Fascinating first-hand account transcribed from Seventh Calvary’s Sergeant Charles A. Windolph, a six-year veteran of the Seventh Cavalry. Published in 1947, this book provides a multi-layered history lesson. The somewhat misleading and lengthy title tells you that it’s the story of the last survivor. But there were no survivors of Custer’s Last Stand. The Seventh Cavalry was split into three “groups,” Major Reno, Colonel Benteen, and General Custer, all of which were to attack the Indian camp and kill as many as they could. Windolph was with Benteen, and then Reno, where the fighting was no less harrowing, especially in its relation to Custer’s demise.

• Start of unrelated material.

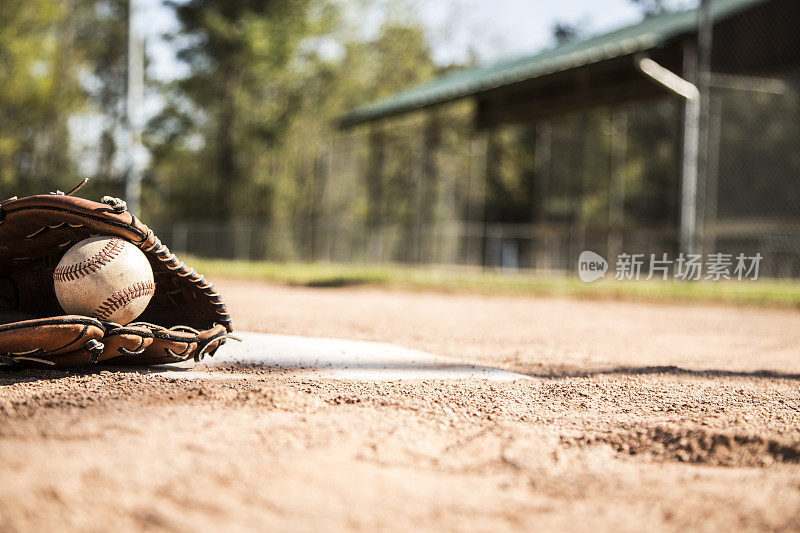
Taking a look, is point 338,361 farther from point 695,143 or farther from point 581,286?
point 695,143

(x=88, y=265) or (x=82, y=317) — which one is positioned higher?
(x=88, y=265)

The “last survivor” refers to Winthrop in 1947 as the last person remaining who was alive and involved in the “last stand” of 1876.
The first half is mostly Windolph’s direct account nearly seventy years after Little Big Horn, while the second half details accounts by others, as edited by the Hunts. While they tried to be unbiased, telling of the broken treaties and the atrocities committed by both soldier and Indian, the 1947 viewpoint also tells us something about the culture at the time it was published. Necessarily, I suppose, the book is white-man centric; it is the tale of the Seventh Calvary and the aftermath, the political finger-pointing, and second-guessing. Historians inevitably reveal their own moment in history when writing about the past.
As a 2023 reader, it seemed that the “Battle” of Washita and the Sand Creek massacre were glossed over, the Hunts remarking that the Indians “never forgave Custer for the whirling attack on their sleeping village in the dead of winter.” The brutal reprisals by the Cheyenne and Sioux are described in detail as are the mutilations of Custer’s men (but curiously not Custer himself). The Hunts suggest the Indians were “upset.” Custer and others slaughtered women and children.
The Indian Wars were full of contradictions, depravity, and more, from all sides. This first-hand account tells about the Seventh’s heroism and some curious decisions. And within the context of its time, makes an honest attempt at acknowledging of the bravery of the Indians. It is well worth reading.